◆ **Work to complete**: Copy all of the items below verbatim, keeping every line, number, and symbol unchanged.

(Rows from a spatial reasoning dataset)
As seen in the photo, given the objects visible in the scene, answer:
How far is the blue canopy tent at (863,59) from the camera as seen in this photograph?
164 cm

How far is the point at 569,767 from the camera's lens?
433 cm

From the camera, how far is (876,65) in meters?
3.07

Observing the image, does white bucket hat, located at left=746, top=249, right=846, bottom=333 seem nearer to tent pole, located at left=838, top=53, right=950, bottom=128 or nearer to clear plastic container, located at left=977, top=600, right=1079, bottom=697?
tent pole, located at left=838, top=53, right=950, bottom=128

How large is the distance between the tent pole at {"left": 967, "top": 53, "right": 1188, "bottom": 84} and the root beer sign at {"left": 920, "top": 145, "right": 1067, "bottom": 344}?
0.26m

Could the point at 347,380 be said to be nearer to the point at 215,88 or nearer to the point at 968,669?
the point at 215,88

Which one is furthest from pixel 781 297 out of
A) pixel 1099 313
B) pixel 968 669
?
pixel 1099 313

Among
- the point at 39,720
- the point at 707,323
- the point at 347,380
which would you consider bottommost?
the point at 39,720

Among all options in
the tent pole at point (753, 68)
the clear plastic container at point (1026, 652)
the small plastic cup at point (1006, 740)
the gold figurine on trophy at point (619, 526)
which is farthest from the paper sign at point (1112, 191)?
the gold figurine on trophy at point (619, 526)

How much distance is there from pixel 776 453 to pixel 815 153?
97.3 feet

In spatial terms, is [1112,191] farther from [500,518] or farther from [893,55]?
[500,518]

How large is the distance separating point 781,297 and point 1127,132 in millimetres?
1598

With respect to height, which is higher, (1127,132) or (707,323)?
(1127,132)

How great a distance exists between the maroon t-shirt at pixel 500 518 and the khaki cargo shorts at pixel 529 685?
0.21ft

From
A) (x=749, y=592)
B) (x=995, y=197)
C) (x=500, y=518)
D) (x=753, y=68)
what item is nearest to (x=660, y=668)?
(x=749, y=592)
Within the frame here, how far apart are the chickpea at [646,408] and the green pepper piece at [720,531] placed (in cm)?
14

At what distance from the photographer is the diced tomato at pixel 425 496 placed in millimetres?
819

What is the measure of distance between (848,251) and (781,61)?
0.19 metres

◆ **Task solution**:
As seen in the photo, given the objects visible in the scene, answer:
How far is the blue canopy tent at (863,59) from the camera as seen in this photograph?
164 cm

How far is the point at 569,767 from the camera's lens?
433 cm

From the camera, how far is (876,65) in meters?
3.07

Observing the image, does white bucket hat, located at left=746, top=249, right=846, bottom=333 seem nearer to tent pole, located at left=838, top=53, right=950, bottom=128 or nearer to clear plastic container, located at left=977, top=600, right=1079, bottom=697?
tent pole, located at left=838, top=53, right=950, bottom=128

How large is the distance between the tent pole at {"left": 967, "top": 53, "right": 1188, "bottom": 84} and the root beer sign at {"left": 920, "top": 145, "right": 1067, "bottom": 344}?
0.26m

Could the point at 347,380 be said to be nearer to the point at 215,88 or nearer to the point at 968,669?
the point at 215,88

Which one is furthest from pixel 781 297 out of
A) pixel 1099 313
B) pixel 968 669
?
pixel 1099 313

Among
- the point at 39,720
- the point at 707,323
- the point at 347,380
which would you consider bottommost?
the point at 39,720

Among all options in
the tent pole at point (753, 68)
the clear plastic container at point (1026, 652)
the small plastic cup at point (1006, 740)
the gold figurine on trophy at point (619, 526)
which is farthest from the paper sign at point (1112, 191)?
the gold figurine on trophy at point (619, 526)

How much distance is there from pixel 776 453 to pixel 815 153?
97.3 feet

In spatial terms, is [1112,191] farther from [500,518] or farther from [893,55]?
[500,518]

How large is the distance separating point 781,297 and point 1127,132 in millimetres?
1598

With respect to height, which is higher, (1127,132) or (707,323)?
(1127,132)

How great a distance exists between the maroon t-shirt at pixel 500 518 and the khaki cargo shorts at pixel 529 685?
0.21ft

From
A) (x=749, y=592)
B) (x=995, y=197)
C) (x=500, y=518)
D) (x=753, y=68)
what item is nearest to (x=660, y=668)?
(x=749, y=592)
Within the frame here, how far apart are the chickpea at [646,408] and the green pepper piece at [720,531] placed (in cm)?
14

At what distance from the photographer is the diced tomato at pixel 425 496 placed in millimetres?
819

What is the measure of distance between (848,251) and (781,61)?
0.19 metres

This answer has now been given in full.